Serve this lentil dip for lunch or as a vegan appetizer dip...
1) Pour the lentils in a colander and rinse them gently. Then let them drain.
2) In the meantime add some olive oil to a saucepan and place it over medium heat until hot. Then add the chopped onion and garlic.
3) Stir well and cook for about 3 to 4 minutes until the onion softens. Then add the tablespoon of tomato paste and the drained lentils (keep a tablespoon of lentils aside for garnish if you like).
4) Cook for another minute. Then season the lentils with a pinch of pepper, salt and half of the curry powder.
5) Stir the lentils well. Then take the pan off the heat and check the seasoning. Add extra pepper, salt or curry powder to taste if necessary. Let the cooked lentils cool for a few minutes.
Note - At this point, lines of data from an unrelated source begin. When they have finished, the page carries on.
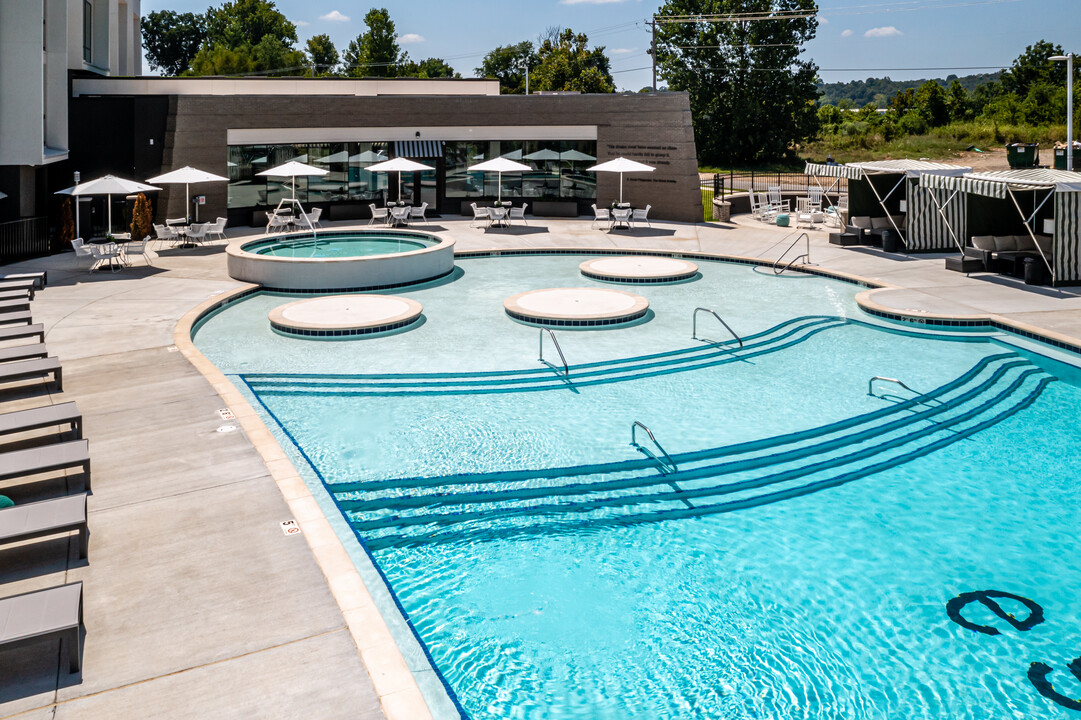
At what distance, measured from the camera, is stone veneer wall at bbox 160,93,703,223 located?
27.1 metres

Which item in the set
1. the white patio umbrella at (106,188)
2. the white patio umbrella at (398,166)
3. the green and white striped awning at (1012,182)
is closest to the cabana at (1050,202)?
the green and white striped awning at (1012,182)

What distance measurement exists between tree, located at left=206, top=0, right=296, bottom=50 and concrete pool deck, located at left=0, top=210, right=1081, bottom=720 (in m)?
108

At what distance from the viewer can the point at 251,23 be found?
110 m

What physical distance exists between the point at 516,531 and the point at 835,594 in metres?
3.06

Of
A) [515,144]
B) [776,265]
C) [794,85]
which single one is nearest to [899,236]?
[776,265]

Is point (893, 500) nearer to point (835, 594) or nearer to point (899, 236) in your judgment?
point (835, 594)

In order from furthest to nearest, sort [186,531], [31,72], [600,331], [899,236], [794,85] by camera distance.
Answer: [794,85] → [899,236] → [31,72] → [600,331] → [186,531]

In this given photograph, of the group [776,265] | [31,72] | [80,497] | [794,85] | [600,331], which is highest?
[794,85]

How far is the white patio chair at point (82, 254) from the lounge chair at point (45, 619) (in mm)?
16759

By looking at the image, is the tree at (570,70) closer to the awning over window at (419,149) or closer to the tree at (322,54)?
the tree at (322,54)

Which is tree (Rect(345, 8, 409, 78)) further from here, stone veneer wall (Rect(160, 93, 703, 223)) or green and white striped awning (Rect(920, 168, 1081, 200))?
green and white striped awning (Rect(920, 168, 1081, 200))

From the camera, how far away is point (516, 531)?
8.44m

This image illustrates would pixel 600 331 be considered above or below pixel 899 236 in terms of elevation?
below

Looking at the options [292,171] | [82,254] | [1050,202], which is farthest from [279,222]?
[1050,202]
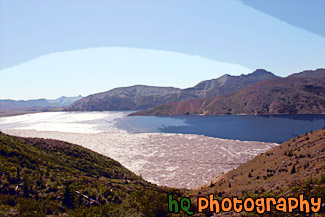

Then transfer them to a blender.
6) Blend the lentils into a fine and fragrant paste. Also add 2 tablespoons of water and a little drop of olive oil.
7) Blend until the lentil dip is creamy. Then check the seasoning one last time and add extra pepper, salt or curry powder. Scoop the lentil dip in a clean serving bowl. Garnish with lentils if you kept some aside. Sprinkle with extra olive oil and a last dash of freshly ground black pepper. Serve lukewarm or at room temperature.